Do Tara, Basa! learners still need to join ARAL Summer-Reading?

No. Learners participating in the Tara, Basa! Tutoring Program of the Department of Social Welfare and Development need not participate in ARAL Summer-Reading.

How many learners can be assigned to one tutor?

The maximum tutor-to-learner ratio is 1:10 to support focused and effective instruction.

What happens every Friday during SRP?

Fridays are designated for home-based learning for learners and for teachers’ preparation of instructional materials and documentation of learner progress.

Can SRP be online or blended?

Yes. SRP may be implemented through face-to-face, online, or blended learning modalities depending on the school’s context, learner needs, and available resources.

What is the required passing mark after SARP?

The learner’s Recomputed Final Grade must be at least 75 for promotion to the next grade level.

What assessment tools are used to identify SRP learners?

ARAL Summer-Reading uses CRLA for Key Stage 1 and Phil-IRI for Key Stages 2 and 3. ARAL Summer-Mathematics uses RMA for Key Stage 1. SHS Remediation uses the Senior High School Literacy and Numeracy Assessment. SARP uses final grades.

Do teachers receive service credits for SRP work?

Yes, subject to rules. Public school teachers who attend SRP-related training or handle tutorial sessions totaling six hours of actual service earn one day of vacation service credit.

Can learners or teachers be required to pay for SRP materials?

No. The order states that learners or teachers must not be required to bear financial costs for teaching-learning materials or for any activity in place of a performance task or project.

Final Takeaway

DepEd Order No. 010, s. 2026 should be implemented as a learner-support system, not merely as a summer compliance activity. The best schools will use it to identify gaps, support learners, document progress, and communicate clearly with families.
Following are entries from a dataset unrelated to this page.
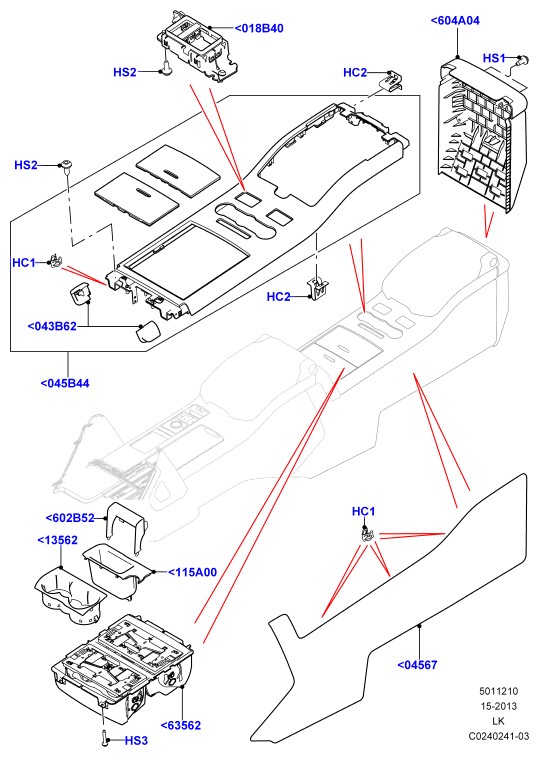 <018B40
<604A04
HS1
HS2
HC2
HS2
HC1
HC2
<043B62
<045B44
<602B52
<13562
<115A00
HC1
<04567
<63562
HS3
5011210
15-2013
LK
C0240241-03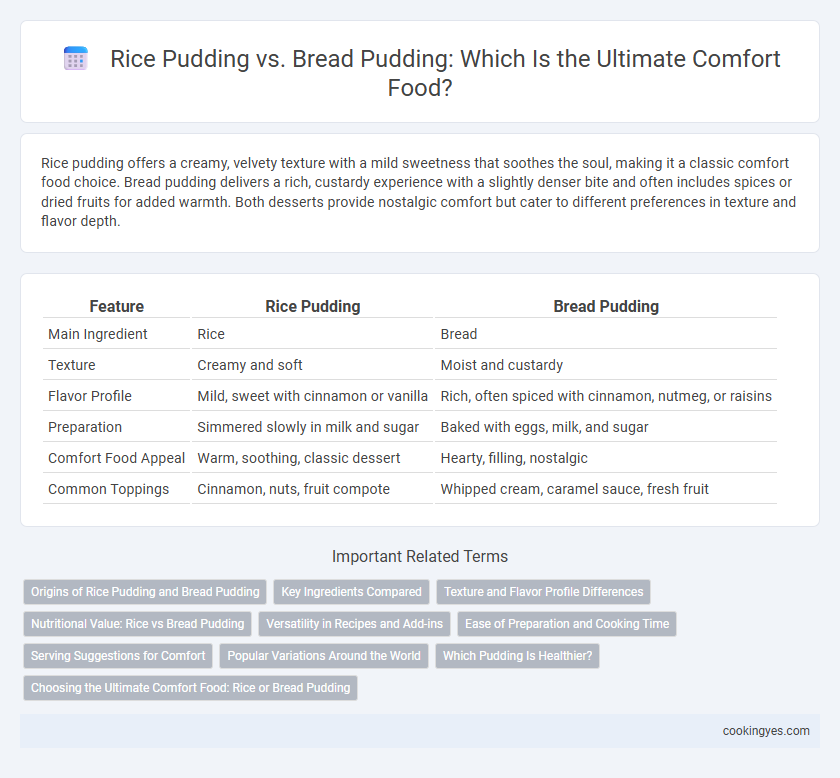 Rice Pudding vs. Bread Pudding: Which Is the Ultimate Comfort Food?

Rice pudding offers a creamy, velvety texture with a mild sweetness that soothes the soul, making it a classic comfort food choice. Bread pudding delivers a rich, custardy experience with a slightly denser bite and often includes spices or dried fruits for added warmth. Both desserts provide nostalgic comfort but cater to different preferences in texture and flavor depth.

| Feature | Rice Pudding | Bread Pudding |
|---|---|---|
| Main Ingredient | Rice | Bread |
| Texture | Creamy and soft | Moist and custardy |
| Flavor Profile | Mild, sweet with cinnamon or vanilla | Rich, often spiced with cinnamon, nutmeg, or raisins |
| Preparation | Simmered slowly in milk and sugar | Baked with eggs, milk, and sugar |
| Comfort Food Appeal | Warm, soothing, classic dessert | Hearty, filling, nostalgic |
| Common Toppings | Cinnamon, nuts, fruit compote | Whipped cream, caramel sauce, fresh fruit |

Important Related Terms

Origins of Rice Pudding and Bread Pudding
Key Ingredients Compared
Texture and Flavor Profile Differences
Nutritional Value: Rice vs Bread Pudding
Versatility in Recipes and Add-ins
Ease of Preparation and Cooking Time
Serving Suggestions for Comfort
Popular Variations Around the World
Which Pudding Is Healthier?
Choosing the Ultimate Comfort Food: Rice or Bread Pudding

cookingyes.com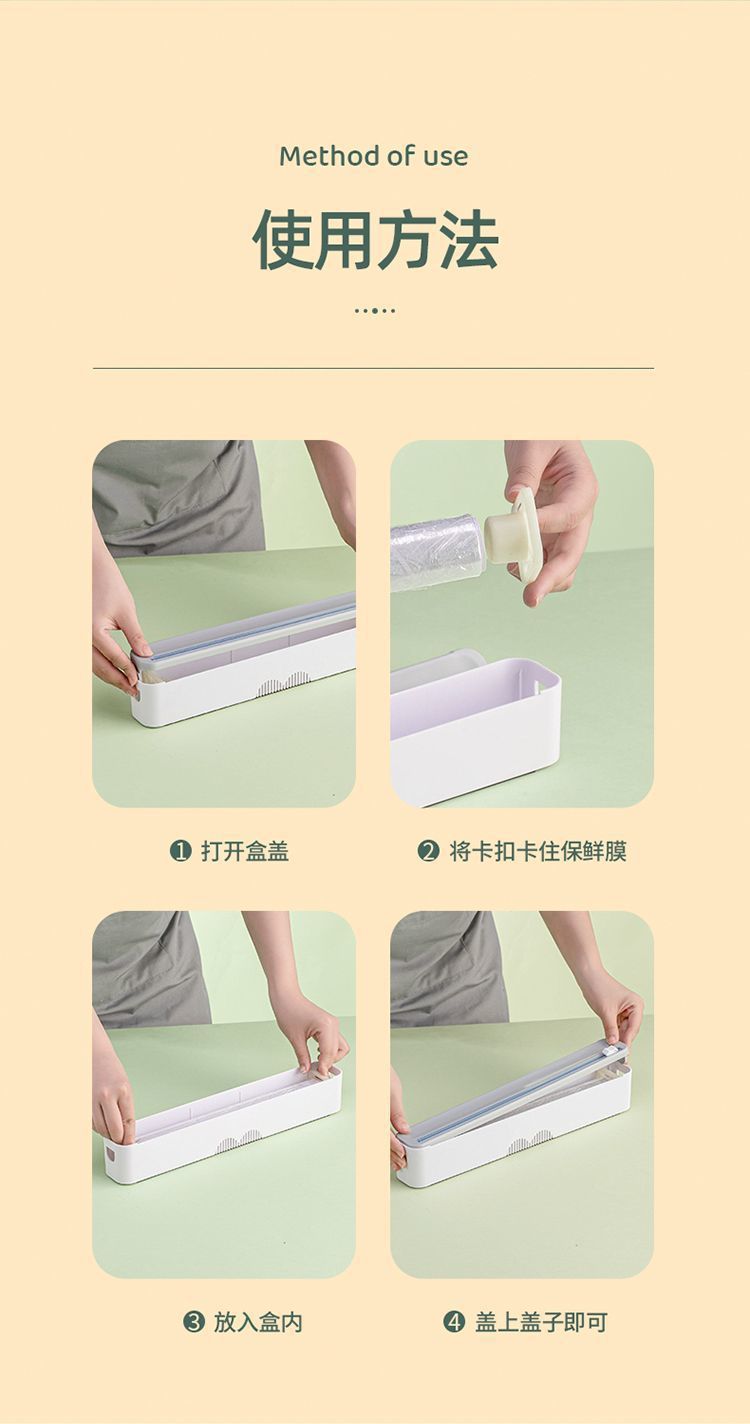 Method of use

使用方法

❶ 打开盒盖

❷ 将卡扣卡住保鲜膜

❸ 放入盒内

❹ 盖上盖子即可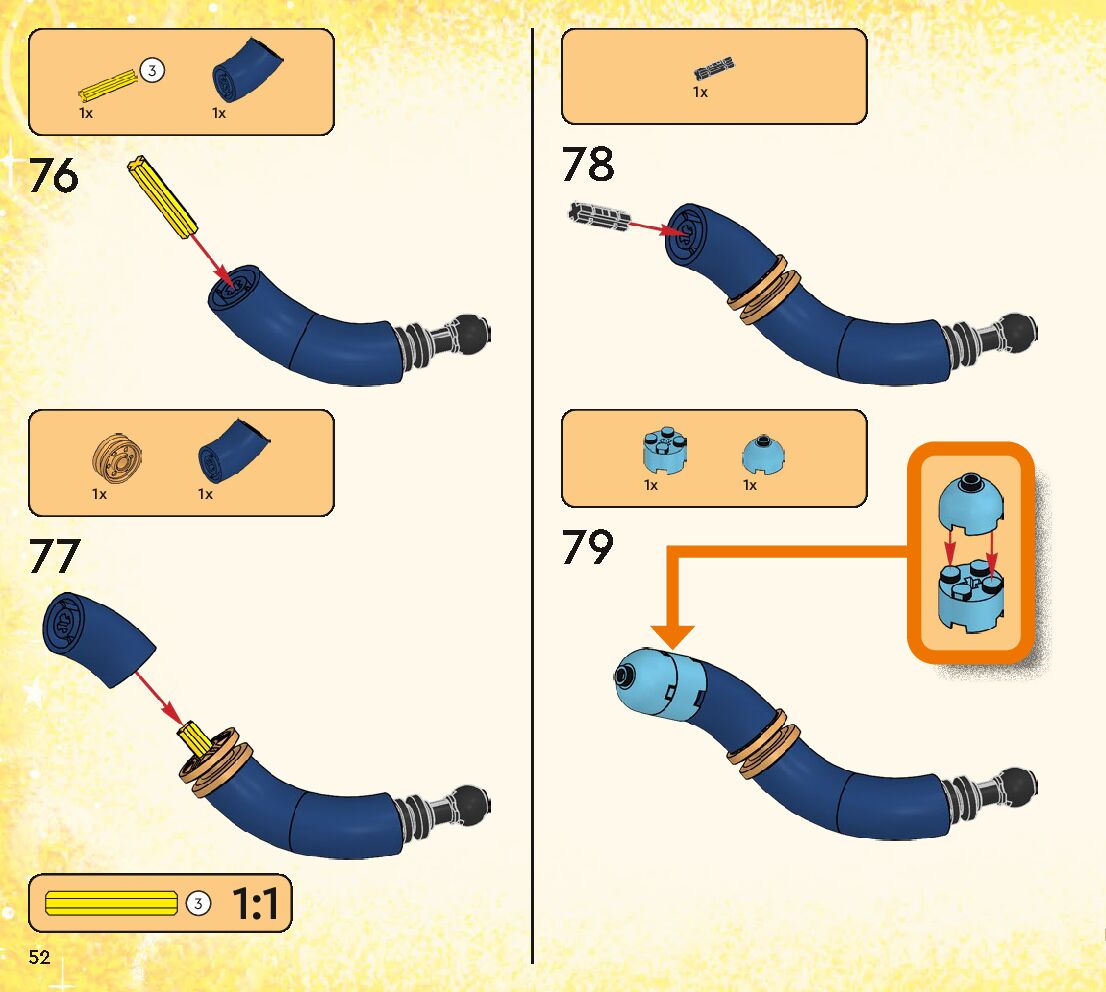 3
1x 1x

76

1x 1x

77

3 1:1

52

1x

78

1x 1x

79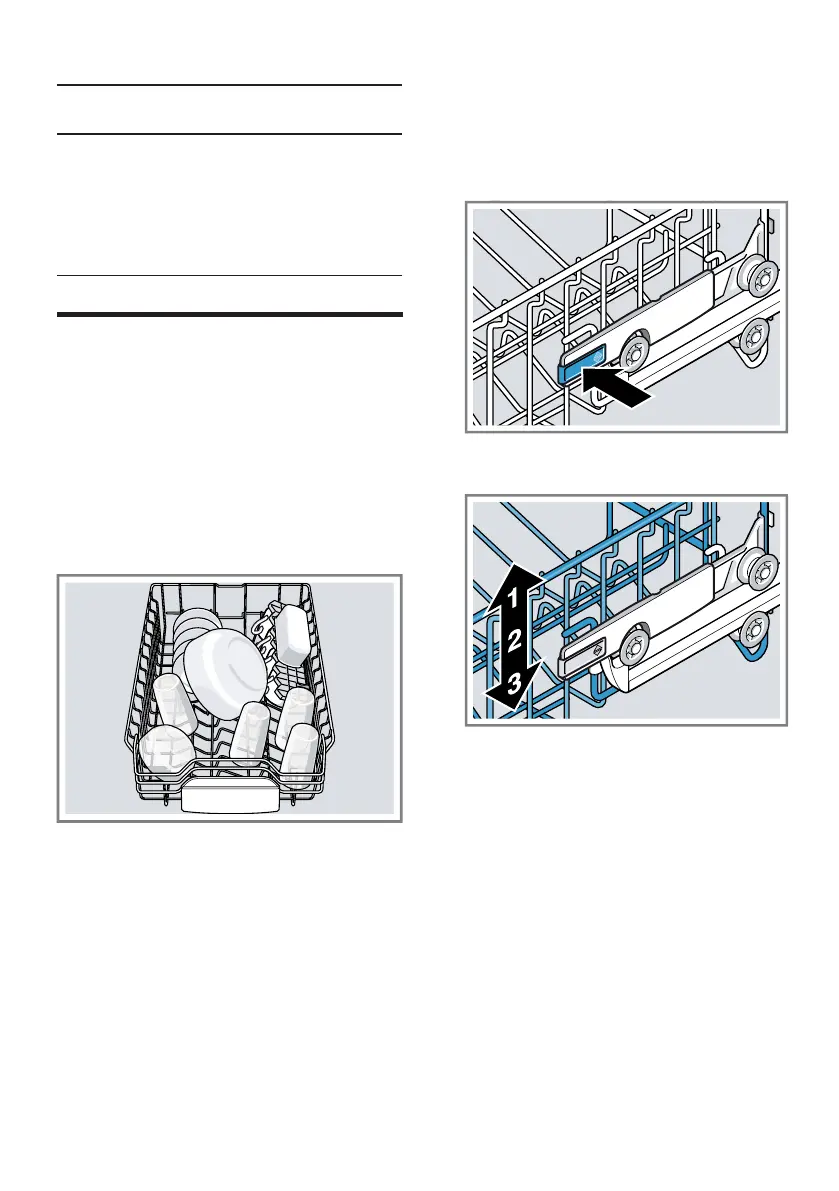 1
2
3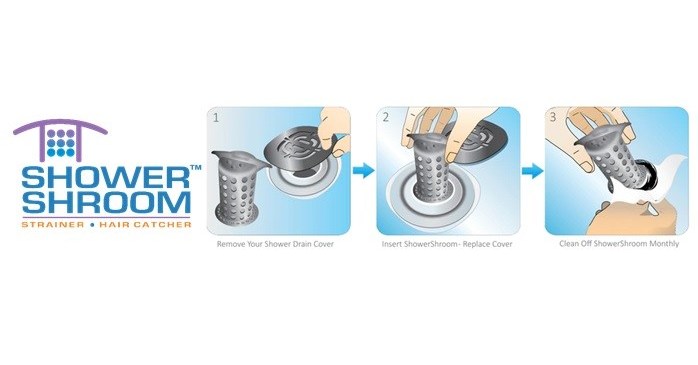 SHOWER™
SHROOM
STRAINER • HAIR CATCHER

1
Remove Your Shower Drain Cover

2
Insert ShowerShroom- Replace Cover

3
Clean Off ShowerShroom Monthly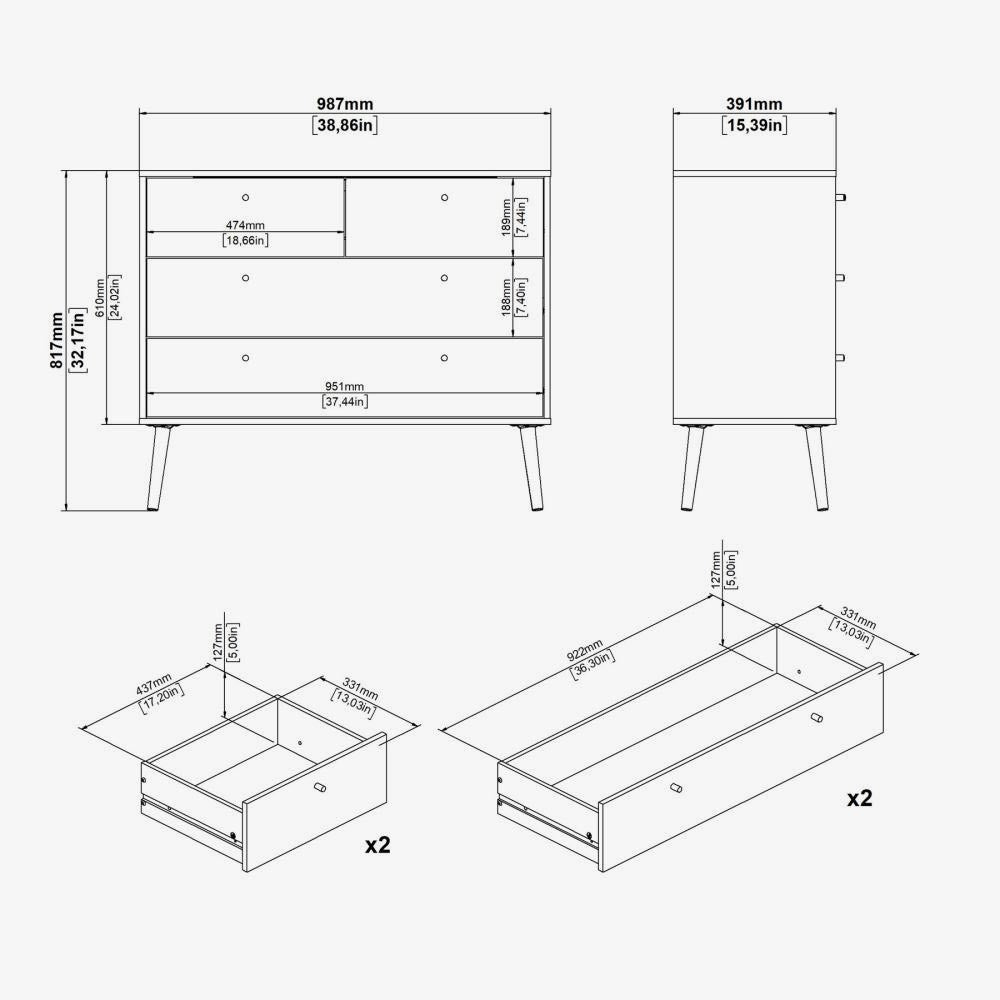 987mm
[38,86in]

391mm
[15,39in]

817mm
[32,17in]

610mm
[24,02in]

474mm
[18,66in]

189mm
[7,44in]

188mm
[7,40in]

951mm
[37,44in]

127mm
[5,00in]

437mm
[17,20in]

331mm
[13,03in]

x2

127mm
[5,00in]

922mm
[36,30in]

331mm
[13,03in]

x2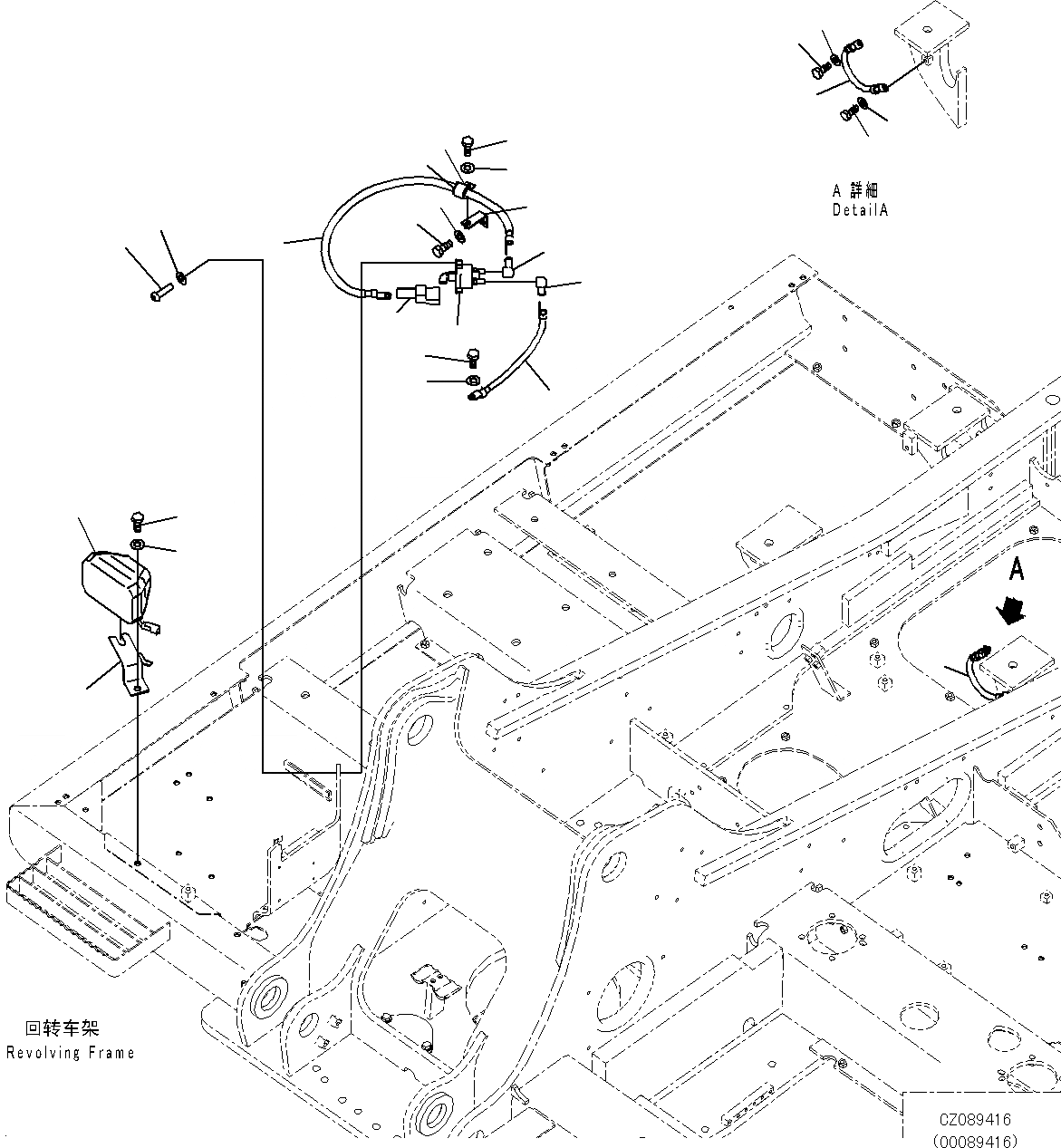 A 詳細
DetailA

A

回转车架
Revolving Frame

CZ089416
(00089416)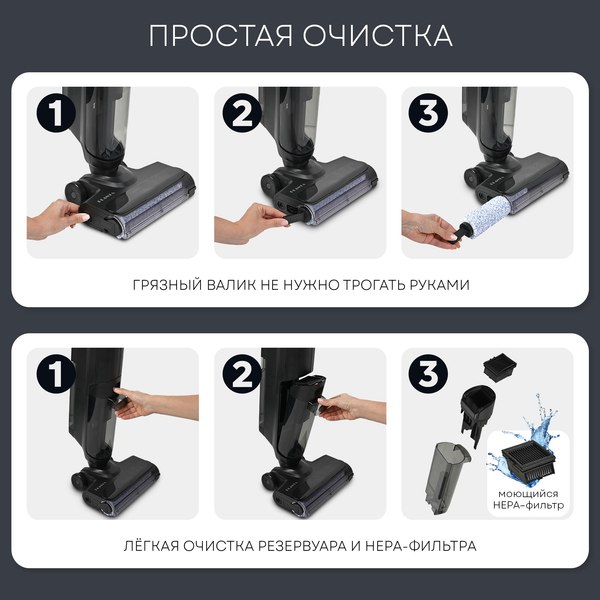 ПРОСТАЯ ОЧИСТКА

1

2

3

ГРЯЗНЫЙ ВАЛИК НЕ НУЖНО ТРОГАТЬ РУКАМИ

1

2

3

моющийся HEPA-фильтр

ЛЁГКАЯ ОЧИСТКА РЕЗЕРВУАРА И HEPA-ФИЛЬТРА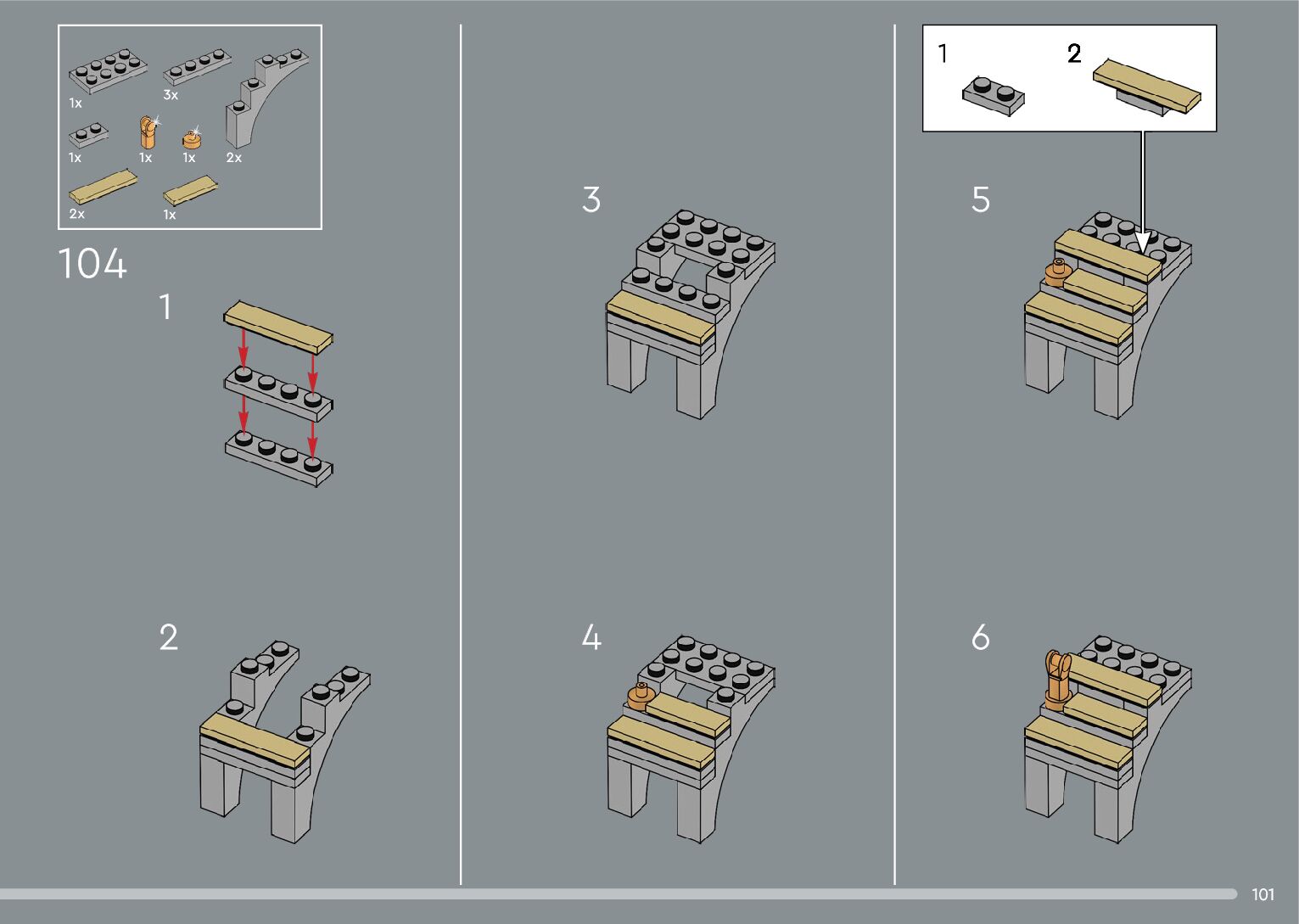 1x
3x
1x
1x
1x
2x
2x
1x

104

1

2

3

4

1
2

5

6

101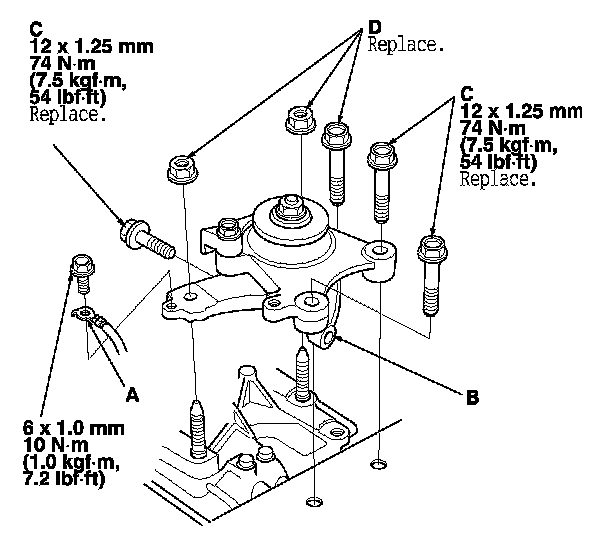 C
12 x 1.25 mm
74 N·m
(7.5 kgf·m,
54 lbf·ft)
Replace.

D
Replace.

C
12 x 1.25 mm
74 N·m
(7.5 kgf·m,
54 lbf·ft)
Replace.

A

B

6 x 1.0 mm
10 N·m
(1.0 kgf·m,
7.2 lbf·ft)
For school heads, the priority is readiness: learner lists, class programs, assigned tutors, parent orientation, monitoring tools, and compliance records. For teachers, the priority is targeted instruction and progress documentation. For parents, the priority is attendance, encouragement, and home support. For learners, the priority is a real chance to strengthen the skills they need before the next school year begins.